El poder se define como la posibilidad o la capacidad de que alguien pueda provocar o influir en algo. Se puede ostentar poder gracias a una posición o un cargo. Si una persona puede decidir sobre otras, esto se considera poder. Cuando una persona en una relación obtiene la capacidad de decisión sobre otra persona o sobre sus actividades, hablamos de desequilibrio de poder.

Escucha el artículo:

¿Por qué se habla de desequilibrio de poder en el BDSM?

Un desequilibrio de poder es el elemento central de toda relación o actividad BDSM. Es, por así decirlo, el núcleo del BDSM, lo que marca la diferencia con los conceptos de fetiche y kinks en general.

Aquí distinguimos siempre entre una persona activa y con más poder, y una persona con menos poder. Da igual si se trata de una constelación D/s en el sentido clásico o de simples juegos de ataduras.

El juego con el poder

Según las preferencias personales de las personas participantes, el desequilibrio de poder puede tener aspectos muy distintos. Una constelación clásica implica, por ejemplo, que el o la dom dé órdenes a la o el sub y castigue una posible mala conducta. También en los juegos de rol se puede definir de forma clara la distribución del poder, por ejemplo con profe y alumno/a, jefe/a y ayudante, dueño/a de mascota y pet, etcétera.

Si un desequilibrio de poder existe solo durante una sesión o si es algo permanente dentro de un constructo 24/7, lo deciden las propias personas que juegan o mantienen la relación, dentro de un marco consensuado. Para muchas relaciones, la solución es un punto intermedio, que se integra en el día a día mediante la incorporación de elementos BDSM y que, a través de rituales, marca el inicio y el final del desequilibrio de poder.

¿A pesar del desequilibrio, de igual a igual?

Una buena y comunicación abierta es importante en toda relación.
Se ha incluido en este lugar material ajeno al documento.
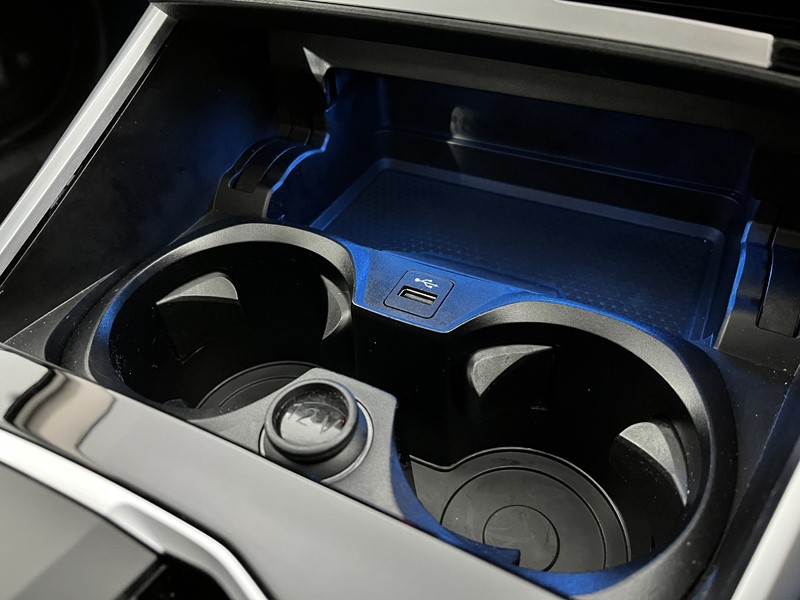 2023 (73) BMW I4 250kW eDrive40 Sport 83.9kWh 5dr Auto [Tech Pack] 3241311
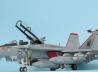 Boeing F/A-18F Super Hornet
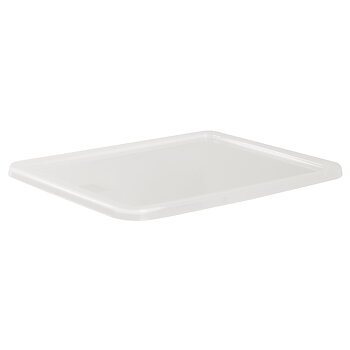 Lock Storeit 40L/60L Transparent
Sin embargo, el equilibrio entre el desequilibrio de poder y el trato de igual a igual en una pareja solo se consigue con una comunicación clara. Sin una comunicación abierta sobre deseos, límites y tabúes, una relación así no puede funcionar en absoluto. Aunque un constructo 24/7 o una relación TPE resulten atractivos en la fantasía, no hay que caer en la ilusión de que en todo momento se dé la posibilidad de rendirse a ello.

Entre esos casos están las ocasiones sociales en las que conviene la contención, o simplemente motivos de salud o emocionales. El ser humano no es una máquina y, a veces, sencillamente no hay ánimo para jugar. Entonces toca un descanso del desequilibrio de poder. Esto hay que comunicárselo con claridad a la pareja, sobre todo en las «relaciones a tiempo completo», para que no surjan malentendidos.